Machado também não entregou planilhas sobre o deputado Heráclito Fortes, hoje no PSB, e Sérgio Guerra, falecido senador do PSDB de Pernambuco.

Porém, segundo Machado, ambos foram subornados em 2006 para que não criassem problemas para a aprovação de um projeto de lei no Senado que era de interesse da Transpetro e de estaleiros e que estava sendo bloqueado em uma comissão da Casa –na época Heráclito era senador pelo DEM. Machado disse que pagou Heráclito com R$ 500 mil na forma de doações oficiais de campanha, mas ficou devendo outros R$ 500 mil. Segundo Machado, Heráclito "cobrou muito" esse pagamento.

Temer rebate

Com receio dos impactos da delação de Sérgio Machado na governabilidade e na imagem da gestão peemedebista, o presidente interino, Michel Temer, chamou nesta quinta-feira (16) de "mentirosas" e "criminosas" as acusações feitas pelo ex-presidente da Transpetro e chegou a dizer que, se tivesse cometido o "delito irresponsável" apontado por ele, "não teria até condições de presidir o país".

Temer decidiu fazer o pronunciamento, sem direito a perguntas de jornalistas, depois de avaliar que a nota divulgada na quarta-feira (15) não havia tido o efeito esperado e era necessário fazer uma "defesa mais contundente". Na nota, ele já negava ter feito qualquer pedido de "doação ilícita" a Machado.

"Alguém que teria cometido aquele delito irresponsável que o cidadão Machado apontou não teria até condições de presidir o país", afirmou Temer em pronunciamento na manha de quinta-feira (16), convocado de surpresa pela sua assessoria.

Em sua fala, sem a oportunidade de perguntas da imprensa, o peemedebista ressaltou que não podia deixar passar em branco as denúncias e afirmou que nenhum "fato leviano" irá atrapalhar a atividade governamental.

"Quero registrar em alto e bom som que nada embaraçará nossa missão e desejo de fazer com que neste período que esteja à frente da Presidência da República continuemos a trabalhar em favor do Brasil e do povo brasileiro", disse.

Segundo o delator, o presidente interino pediu em 2012, na base aérea de Brasília, doação de recursos ilícitos para a campanha a prefeito de São Paulo de Gabriel Chalita.
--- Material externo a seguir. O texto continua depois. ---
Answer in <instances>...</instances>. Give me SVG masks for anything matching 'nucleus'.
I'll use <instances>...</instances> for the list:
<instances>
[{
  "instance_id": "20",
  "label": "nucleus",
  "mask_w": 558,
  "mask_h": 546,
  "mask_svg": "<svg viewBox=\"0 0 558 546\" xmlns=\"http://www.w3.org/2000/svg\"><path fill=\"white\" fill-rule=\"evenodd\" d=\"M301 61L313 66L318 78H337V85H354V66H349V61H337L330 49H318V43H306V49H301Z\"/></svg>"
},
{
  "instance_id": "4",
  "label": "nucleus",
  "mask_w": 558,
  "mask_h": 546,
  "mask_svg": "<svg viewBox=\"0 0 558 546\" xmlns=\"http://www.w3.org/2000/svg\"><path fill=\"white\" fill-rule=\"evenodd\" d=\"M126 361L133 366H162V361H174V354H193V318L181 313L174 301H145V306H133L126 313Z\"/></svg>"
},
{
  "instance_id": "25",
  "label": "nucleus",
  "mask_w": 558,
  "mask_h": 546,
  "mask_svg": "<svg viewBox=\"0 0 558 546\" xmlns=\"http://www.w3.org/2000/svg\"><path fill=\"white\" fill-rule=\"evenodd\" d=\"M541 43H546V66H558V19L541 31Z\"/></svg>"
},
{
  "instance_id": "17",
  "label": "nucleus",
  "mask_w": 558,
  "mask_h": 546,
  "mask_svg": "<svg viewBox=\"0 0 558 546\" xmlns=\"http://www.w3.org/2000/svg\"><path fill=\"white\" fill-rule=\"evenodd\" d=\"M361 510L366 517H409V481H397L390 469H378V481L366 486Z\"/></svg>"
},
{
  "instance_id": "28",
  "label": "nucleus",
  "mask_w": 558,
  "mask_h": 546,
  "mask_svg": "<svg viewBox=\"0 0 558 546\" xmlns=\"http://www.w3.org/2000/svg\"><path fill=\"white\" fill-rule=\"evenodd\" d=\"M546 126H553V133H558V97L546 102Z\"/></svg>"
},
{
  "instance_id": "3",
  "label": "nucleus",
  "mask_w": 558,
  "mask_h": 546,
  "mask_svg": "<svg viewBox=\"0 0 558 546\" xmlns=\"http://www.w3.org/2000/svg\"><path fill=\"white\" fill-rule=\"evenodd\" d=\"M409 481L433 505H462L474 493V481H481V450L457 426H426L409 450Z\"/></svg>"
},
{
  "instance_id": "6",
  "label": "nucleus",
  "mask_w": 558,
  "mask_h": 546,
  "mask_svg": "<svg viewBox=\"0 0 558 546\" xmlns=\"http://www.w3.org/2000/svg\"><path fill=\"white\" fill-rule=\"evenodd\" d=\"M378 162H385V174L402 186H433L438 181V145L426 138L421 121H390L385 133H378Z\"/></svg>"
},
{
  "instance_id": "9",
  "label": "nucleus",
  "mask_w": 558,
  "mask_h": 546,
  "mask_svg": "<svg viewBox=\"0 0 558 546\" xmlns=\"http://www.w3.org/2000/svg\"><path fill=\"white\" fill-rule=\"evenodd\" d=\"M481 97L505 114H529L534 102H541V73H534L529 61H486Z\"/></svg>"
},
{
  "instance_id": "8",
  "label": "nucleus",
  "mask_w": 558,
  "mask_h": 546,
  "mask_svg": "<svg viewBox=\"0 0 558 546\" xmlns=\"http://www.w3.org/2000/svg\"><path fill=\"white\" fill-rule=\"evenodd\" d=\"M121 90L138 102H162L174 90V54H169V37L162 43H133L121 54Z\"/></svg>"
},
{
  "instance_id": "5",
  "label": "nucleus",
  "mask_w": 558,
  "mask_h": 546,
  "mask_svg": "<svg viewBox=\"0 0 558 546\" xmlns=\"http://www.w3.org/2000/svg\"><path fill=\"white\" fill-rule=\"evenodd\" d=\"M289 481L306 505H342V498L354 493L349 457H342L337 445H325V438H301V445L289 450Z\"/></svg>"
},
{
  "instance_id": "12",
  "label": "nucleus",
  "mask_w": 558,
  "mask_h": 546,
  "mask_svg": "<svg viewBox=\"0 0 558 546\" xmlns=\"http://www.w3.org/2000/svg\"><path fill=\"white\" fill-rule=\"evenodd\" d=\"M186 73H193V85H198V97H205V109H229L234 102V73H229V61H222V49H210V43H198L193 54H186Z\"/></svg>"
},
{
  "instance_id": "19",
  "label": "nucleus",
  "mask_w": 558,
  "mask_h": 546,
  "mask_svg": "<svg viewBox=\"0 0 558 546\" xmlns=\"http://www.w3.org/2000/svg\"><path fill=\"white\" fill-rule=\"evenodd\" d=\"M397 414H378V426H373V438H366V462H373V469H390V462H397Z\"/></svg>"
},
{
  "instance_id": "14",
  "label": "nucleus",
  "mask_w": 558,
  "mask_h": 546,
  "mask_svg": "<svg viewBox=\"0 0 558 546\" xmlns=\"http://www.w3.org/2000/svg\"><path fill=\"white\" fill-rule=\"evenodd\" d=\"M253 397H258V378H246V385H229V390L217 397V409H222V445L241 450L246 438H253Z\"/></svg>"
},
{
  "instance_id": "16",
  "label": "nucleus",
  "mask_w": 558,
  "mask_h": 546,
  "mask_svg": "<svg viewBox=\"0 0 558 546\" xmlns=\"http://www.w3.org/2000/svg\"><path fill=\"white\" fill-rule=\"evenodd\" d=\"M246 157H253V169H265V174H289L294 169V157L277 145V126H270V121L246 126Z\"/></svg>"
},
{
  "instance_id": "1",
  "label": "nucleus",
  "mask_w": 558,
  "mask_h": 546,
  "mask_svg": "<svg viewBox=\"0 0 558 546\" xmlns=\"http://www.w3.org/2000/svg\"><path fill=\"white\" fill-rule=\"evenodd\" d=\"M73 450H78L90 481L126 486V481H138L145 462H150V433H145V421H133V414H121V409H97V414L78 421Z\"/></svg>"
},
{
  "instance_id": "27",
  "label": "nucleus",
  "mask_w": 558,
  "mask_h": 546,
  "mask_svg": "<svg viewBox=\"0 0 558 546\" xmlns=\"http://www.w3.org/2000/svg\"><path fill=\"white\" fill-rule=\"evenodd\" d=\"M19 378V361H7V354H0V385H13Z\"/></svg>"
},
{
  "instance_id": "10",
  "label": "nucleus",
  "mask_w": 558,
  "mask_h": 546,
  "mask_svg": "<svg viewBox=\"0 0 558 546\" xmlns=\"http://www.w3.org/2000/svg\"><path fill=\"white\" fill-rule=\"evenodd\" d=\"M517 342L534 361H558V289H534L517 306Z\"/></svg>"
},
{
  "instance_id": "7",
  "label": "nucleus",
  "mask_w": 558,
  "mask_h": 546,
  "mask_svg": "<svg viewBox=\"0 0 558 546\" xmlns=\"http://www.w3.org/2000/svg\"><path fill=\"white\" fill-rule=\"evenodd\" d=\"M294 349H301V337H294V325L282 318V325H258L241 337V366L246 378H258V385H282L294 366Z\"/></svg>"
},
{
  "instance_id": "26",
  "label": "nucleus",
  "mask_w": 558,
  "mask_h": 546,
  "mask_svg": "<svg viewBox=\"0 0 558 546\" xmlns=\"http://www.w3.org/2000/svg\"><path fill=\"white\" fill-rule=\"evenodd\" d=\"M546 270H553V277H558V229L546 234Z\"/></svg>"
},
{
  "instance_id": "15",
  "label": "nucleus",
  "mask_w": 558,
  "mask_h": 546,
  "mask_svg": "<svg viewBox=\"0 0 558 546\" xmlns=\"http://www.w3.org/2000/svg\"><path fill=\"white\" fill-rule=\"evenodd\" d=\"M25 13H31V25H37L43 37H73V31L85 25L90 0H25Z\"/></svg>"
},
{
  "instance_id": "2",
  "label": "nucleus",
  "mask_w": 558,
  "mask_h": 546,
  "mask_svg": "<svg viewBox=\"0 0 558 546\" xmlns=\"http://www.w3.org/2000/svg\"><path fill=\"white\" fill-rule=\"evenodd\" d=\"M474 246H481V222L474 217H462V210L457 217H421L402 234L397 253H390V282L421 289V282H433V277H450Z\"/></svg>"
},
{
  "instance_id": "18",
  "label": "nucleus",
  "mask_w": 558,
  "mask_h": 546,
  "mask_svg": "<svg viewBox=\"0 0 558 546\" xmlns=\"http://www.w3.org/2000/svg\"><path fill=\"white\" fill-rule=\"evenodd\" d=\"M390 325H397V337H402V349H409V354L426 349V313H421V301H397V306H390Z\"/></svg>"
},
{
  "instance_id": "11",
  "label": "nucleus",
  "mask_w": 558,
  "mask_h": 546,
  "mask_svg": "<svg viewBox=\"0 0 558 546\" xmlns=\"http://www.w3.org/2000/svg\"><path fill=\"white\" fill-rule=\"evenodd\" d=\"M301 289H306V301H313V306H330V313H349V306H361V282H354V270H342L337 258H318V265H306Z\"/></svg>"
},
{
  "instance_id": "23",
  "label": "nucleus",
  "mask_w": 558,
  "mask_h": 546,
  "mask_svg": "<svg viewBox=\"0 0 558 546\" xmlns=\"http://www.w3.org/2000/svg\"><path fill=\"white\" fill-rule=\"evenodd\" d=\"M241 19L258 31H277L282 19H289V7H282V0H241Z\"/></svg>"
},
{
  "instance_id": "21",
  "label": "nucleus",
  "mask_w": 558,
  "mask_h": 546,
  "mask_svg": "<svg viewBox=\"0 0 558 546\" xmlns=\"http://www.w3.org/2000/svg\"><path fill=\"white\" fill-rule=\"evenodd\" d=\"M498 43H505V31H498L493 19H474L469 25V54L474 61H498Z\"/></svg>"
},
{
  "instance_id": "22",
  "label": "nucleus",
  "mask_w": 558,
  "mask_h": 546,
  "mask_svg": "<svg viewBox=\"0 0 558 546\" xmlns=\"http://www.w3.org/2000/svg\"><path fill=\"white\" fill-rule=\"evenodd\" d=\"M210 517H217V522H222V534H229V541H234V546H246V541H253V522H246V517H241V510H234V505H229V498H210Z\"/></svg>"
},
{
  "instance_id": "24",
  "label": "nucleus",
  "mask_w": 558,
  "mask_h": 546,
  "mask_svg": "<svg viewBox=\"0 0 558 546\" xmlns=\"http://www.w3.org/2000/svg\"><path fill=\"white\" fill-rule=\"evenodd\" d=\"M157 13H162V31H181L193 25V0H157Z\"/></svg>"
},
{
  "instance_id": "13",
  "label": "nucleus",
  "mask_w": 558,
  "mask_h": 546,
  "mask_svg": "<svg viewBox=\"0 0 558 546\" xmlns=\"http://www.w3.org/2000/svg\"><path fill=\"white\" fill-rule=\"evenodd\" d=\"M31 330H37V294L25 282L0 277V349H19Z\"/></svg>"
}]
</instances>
Tanto Temer como Chalita negam as acusações.

Assessores do presidente disseram que Temer quis mostrar que, ao contrário da presidente Dilma, que demorava a se manifestar sobre acusações contra ela, o peemedebista vai sempre responder imediatamente qualquer "tipo de insinuação" contra ele.

"Nossa honorabilidade está acima de qualquer função ou tarefa pública. Eu quero me dirigir ao povo brasileiro para dizer que não deixarei passar em branco essas afirmações levianas", afirmou.

Sem Demissões

Na declaração, o peemedebista também fez um balanço de um mês de sua gestão, ignorando as demissões dos ministros Romero Jucá (Planejamento) e Fabiano Silveira (Transparência), que criticaram em gravações a Operação Lava Jato.

A ideia inicial sugerida ao peemedebista é de que ele fizesse a apresentação em um pronunciamento em cadeia nacional de televisão e rádio na sexta-feira (17).

A proposta era que, assim, ele também se apresentasse formalmente pela primeira vez ao país como presidente interino.

Com receio de que a denúncia de Machado estimulasse panelaços, o peemedebista decidiu abandonar a ideia pelo menos por enquanto.

No balanço, ele afirmou que lançou mão de iniciativas para "tirar o país da crise profunda em que ele mergulhou".

"Nós eliminamos ministérios, cortamos 4.200 cargos de livre nomeação e mais de 10 mil cargos comissionados", afirmou.

Ele disse ainda que desenvolveu uma relação "muito fértil" com o Congresso Nacional, restabelecendo a harmonia entre Executivo e Legislativo.

"E lançamos um ajuste fiscal, uma nova meta fiscal que, como pude perceber, é o mais adequada para o momento que passa o país", disse.

Além das demissões, o peemedebista também não citou os recuos governamentais, como a recriação, por exemplo, do Ministério da Cultura, que havia sido inicialmente extinto.